In the present application, the first trunk electrode 131 includes a first sub-trunk electrode 1311 and a second sub-trunk electrode 1312 that are vertically disposed; the two main electrodes 133 include a third sub-main electrode 1331 and a fourth sub-main electrode 1332 that are vertically disposed.

In the present application, the first sub trunk electrode 1311 and the second sub trunk electrode 1312 are located in a middle region of the main region 1401; the third sub-trunk electrode 1331 and the fourth sub-trunk electrode 1332 are located in a middle region of the sub-region 1402.

The first sub-trunk electrode 1311 and the second sub-trunk electrode 1312 divide the main region 1401 into four liquid crystal alignment regions, and the third sub-trunk electrode 1331 and the fourth sub-trunk electrode 1332 divide the sub-region 1402 into four liquid crystal alignment regions.

In the present application, the two first branch electrodes 132 in any one of the liquid crystal alignment regions in the main region 1401 are parallel to each other; the two second branch electrodes 134 in any one of the liquid crystal alignment regions in the sub-region 1402 are parallel to each other.
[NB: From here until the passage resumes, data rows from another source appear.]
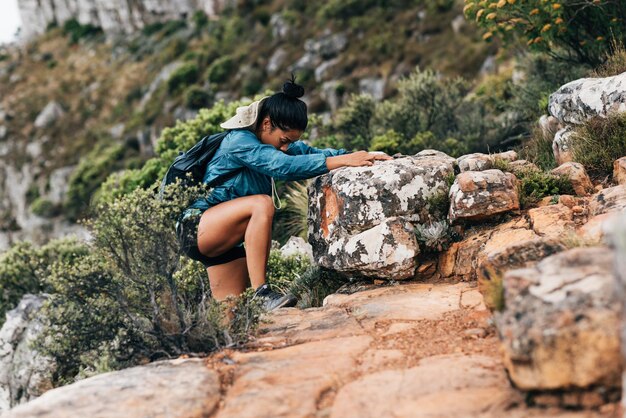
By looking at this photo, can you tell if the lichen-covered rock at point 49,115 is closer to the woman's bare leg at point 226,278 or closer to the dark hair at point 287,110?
the woman's bare leg at point 226,278

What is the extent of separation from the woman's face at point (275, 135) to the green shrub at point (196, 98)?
86.8 ft

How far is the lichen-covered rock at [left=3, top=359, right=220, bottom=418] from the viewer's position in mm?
2588

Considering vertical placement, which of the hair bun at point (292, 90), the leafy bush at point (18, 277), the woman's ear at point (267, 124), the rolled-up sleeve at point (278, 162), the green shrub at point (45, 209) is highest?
the hair bun at point (292, 90)

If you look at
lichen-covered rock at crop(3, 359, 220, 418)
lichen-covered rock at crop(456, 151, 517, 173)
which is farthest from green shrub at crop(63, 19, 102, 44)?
lichen-covered rock at crop(3, 359, 220, 418)

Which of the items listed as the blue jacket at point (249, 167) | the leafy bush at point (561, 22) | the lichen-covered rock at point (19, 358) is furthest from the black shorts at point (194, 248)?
the leafy bush at point (561, 22)

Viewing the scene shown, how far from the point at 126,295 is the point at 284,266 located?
2936 millimetres

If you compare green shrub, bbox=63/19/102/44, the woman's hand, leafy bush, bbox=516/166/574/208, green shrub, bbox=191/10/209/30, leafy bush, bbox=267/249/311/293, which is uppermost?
green shrub, bbox=63/19/102/44

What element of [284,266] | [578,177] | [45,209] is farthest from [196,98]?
[578,177]

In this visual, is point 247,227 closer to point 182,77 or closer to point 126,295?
point 126,295

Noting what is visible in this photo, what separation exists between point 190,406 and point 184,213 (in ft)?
7.47

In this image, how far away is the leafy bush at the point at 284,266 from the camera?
6.47 meters

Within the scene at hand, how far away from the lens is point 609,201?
13.4 ft

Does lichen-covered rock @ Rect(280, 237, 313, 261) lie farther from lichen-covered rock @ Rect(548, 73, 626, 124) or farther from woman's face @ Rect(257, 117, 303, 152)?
lichen-covered rock @ Rect(548, 73, 626, 124)

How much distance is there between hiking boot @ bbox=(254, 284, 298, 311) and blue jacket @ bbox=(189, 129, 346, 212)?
2.55 feet
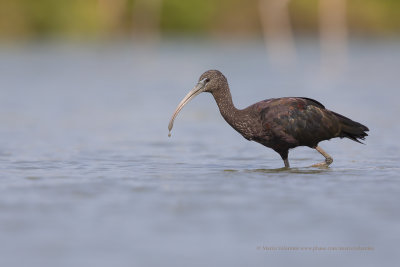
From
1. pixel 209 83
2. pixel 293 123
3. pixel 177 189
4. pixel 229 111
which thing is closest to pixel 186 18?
pixel 209 83

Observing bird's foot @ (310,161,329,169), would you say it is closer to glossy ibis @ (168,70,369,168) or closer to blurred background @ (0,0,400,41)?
glossy ibis @ (168,70,369,168)

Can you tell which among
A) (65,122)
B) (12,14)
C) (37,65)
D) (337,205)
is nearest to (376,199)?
(337,205)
In the present application, in two adjacent liquid crystal alignment regions in the main region 1401, the tilt directions of the first branch electrodes 132 are different; in two adjacent liquid crystal alignment regions in the sub-region 1402, the tilt directions of the second branch electrodes 134 are different.

In the present application, the first branch electrode 132 is electrically connected to the first sub-trunk electrode 1311 or the second sub-trunk electrode 1312 at a first preset angle α, the second branch electrode 134 is electrically connected to the third sub-trunk electrode 1331 or the fourth sub-trunk electrode 1332 at a second preset angle β, and the first preset angle α is different from the second preset angle β.

In the present application, the first preset angle α between the first branch electrode 132 and the first main electrode 131 in two adjacent sub-pixel regions 130 is the same.

The second preset angle β between the second branch electrode 134 and the second main electrode 133 corresponding to each of the two adjacent sub-pixel regions 130 is different, or the second preset angle β between the second branch electrode 134 and the second main electrode 133 corresponding to each of the two adjacent sub-pixel regions 130 is the same, which is not limited in this application.

In the present application, the first preset angle α between the first branch electrode 132 and the first main electrode 131 and the second preset angle β between the second branch electrode 134 and the second main electrode 133 in two adjacent sub-pixel regions 130 are different.

In the present application, the first branch electrode 132 is electrically connected to the first main electrode 131 at a first preset angle α, the second branch electrode 134 is electrically connected to the second main electrode 133 at a second preset angle β, and the first preset angle α is different from the second preset angle β, so that the liquid crystal display panel achieves a wide viewing angle effect; meanwhile, the pixel electrode 130 of the main area 1401 and the pixel electrode 130 of the auxiliary area 1402 are driven by one thin film transistor 120, so that the number of the thin film transistors 120 in the prior art is reduced, and the pixel aperture ratio and the transmittance are increased; and because the thin film transistor 120 which originally divides the voltage of the sub-area 1402 of the pixel electrode 130 is reduced, a direct current driving voltage is saved, thereby effectively reducing the energy consumption of the liquid crystal display panel.

The technical solution of the present application will now be described with reference to specific embodiments.

Referring to fig. 3, a top view of a pixel area of an array substrate according to an embodiment of the present disclosure is provided.

In this embodiment, the plurality of sub-pixel regions 130 include a red sub-pixel region 1301 corresponding to a red sub-pixel, a green sub-pixel region 1302 corresponding to a green sub-pixel, and a blue sub-pixel region 1303 corresponding to a blue sub-pixel.

In this embodiment, the first branch electrodes 132 corresponding to the red sub-pixel region 1301, the green sub-pixel region 1302, and the blue sub-pixel region 1303 respectively have the same first preset angle α with the first main electrode 131.

The second preset angles β between the second branch electrodes 134 and the second main electrodes 133 corresponding to the red sub-pixel region 1301, the green sub-pixel region 1302, and the blue sub-pixel region 1303 are different, or the second preset angles β between the second branch electrodes 134 and the second main electrodes 133 corresponding to the red sub-pixel region 1301, the green sub-pixel region 1302, and the blue sub-pixel region 1303 are the same, which is not limited in this embodiment.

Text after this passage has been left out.